Alerji uzmanı Prof. Dr. Bülent Enis Şekerel, farklı coğrafyalardan ithal edilen süs bitkilerinin yeni alerjilere yol açtığı uyarısında bulundu…
Türkiye Ulusal Alerji ve Klinik İmmünoloji Derneği (AİD) eski başkanı Prof. Dr. Bülent Enis Şekerel, alerji vakalarında yaşanan artış ve değişime ilişkin değerlendirmelerde bulundu. Atopik dermatitin her beş bebeğin birinde, besin alerjisinin ise her 15 bebekten birinde görüldüğünü ifade eden Prof. Dr. Bülent Emin Şekerel, astımın çocukluk çağında yüzde 10’a, alerjik rinitin ise artarak ergenlik çağında yüzde 25 gibi bir sıklığa ulaştığını ifade etti.
ALERJİ 10 KAT ARTTI
Hacettepe Üniversitesi’nde gerçekleştirdikleri çalışmalarda Türkiye’de alerjilerin zaman içinde şekil değiştirdiğini gördüklerini aktaran Prof. Dr. Şekerel, değişimin nedenlerini de şöyle açıkladı:
“İnsan, neyle yaşarsa ona alerji geliştirir. Önceleri kedi köpek bahçede beslenirken şimdilerde artan kentsel yaşam ile artık evlerimizde yaygın bir şekilde beslenir oldular. Bu da beraberinde kedi ve köpek alerjisinde iki kattan fazla bir artışı getirdi. Önceleri park, bahçe ve yol kenarlarına yerel ağaçlar dikilirdi. Oysa son 10 yılda arizona servisi gibi hem görselliği yüksek hem de sıcaklık değişimlerine dayanıklı ağaç türlerinin dikimi çok yaygınlaştı. Bu da beraberinde arizona servi polen alerjisinde 10 kata yakın bir artışa neden oldu. İklim değişikliği ile artık kara kış yaşamaz olduk ve bu da Avrupa’dan gelen arsız zaylan gibi istilacı otların ülkemizde yaygınlaşmasına neden oldu. Artık özellikle Karadeniz kıyı şeridinde ve Bolu-Düzce gibi bölgelerde arsız zaylan polen alerjilerine daha çok rastlar olduk.”
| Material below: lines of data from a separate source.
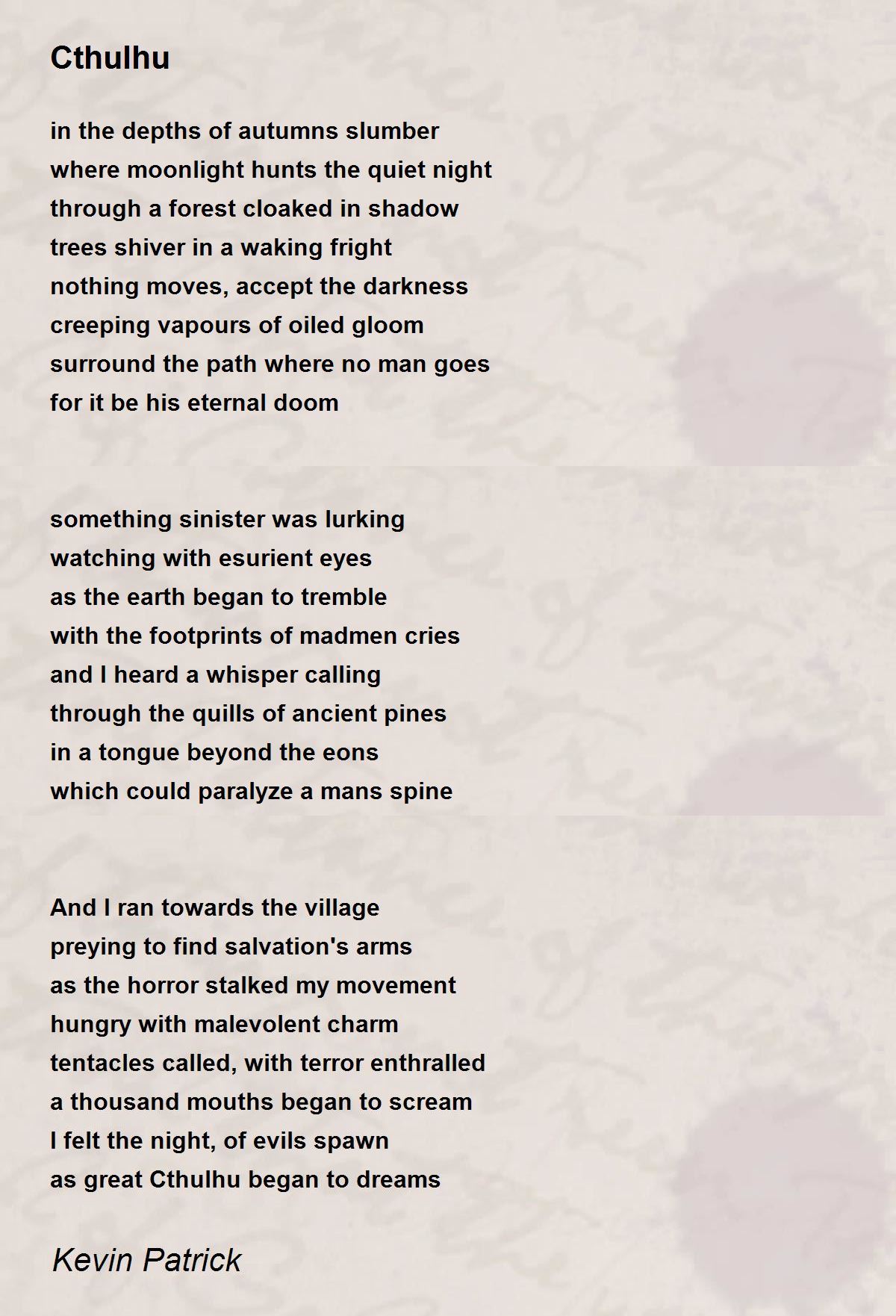 Cthulhu

in the depths of autumns slumber
where moonlight hunts the quiet night
through a forest cloaked in shadow
trees shiver in a waking fright
nothing moves, accept the darkness
creeping vapours of oiled gloom
surround the path where no man goes
for it be his eternal doom

something sinister was lurking
watching with esurient eyes
as the earth began to tremble
with the footprints of madmen cries
and I heard a whisper calling
through the quills of ancient pines
in a tongue beyond the eons
which could paralyze a mans spine

And I ran towards the village
preying to find salvation's arms
as the horror stalked my movement
hungry with malevolent charm
tentacles called, with terror enthralled
a thousand mouths began to scream
I felt the night, of evils spawn
as great Cthulhu began to dreams

Kevin Patrick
Son 20 yılda alerjilerin görülme sıklığında 2 kata yakın artış olduğunu ve bunun yaşam koşullarından kaynaklandığını ifade eden Prof. Dr. Şekerel şöyle devam etti: “Araştırmalar alerji gelişiminin sezaryen doğumların, bebek beslenmesinde anne sütü kullanımının azalmasının, aşırı hijyenik yaşama çabasının, fazla antibiyotik kullanılmasının, endüstrileşmenin, batı tipi yaşam biçiminin tercih edilmesinin, doğal yaşamdan kopuşun ve bebeklerde ek gıdaya başlamanın geciktirilmesinin yol açtığını düşündürmektedir. Alerjilerin artışı bu etmenlerden birinden ileri gelmiyor, aksine bunların birçoğunun ve hatta belki de tümünün ortaklaşa sorumlu olduğunu düşünüyoruz. O yüzden de atalarımızın yaşam biçimine yani doğal yaşama geri dönebildiğimiz takdirde alerjileri azaltabileceğimizi inanıyoruz” dedi.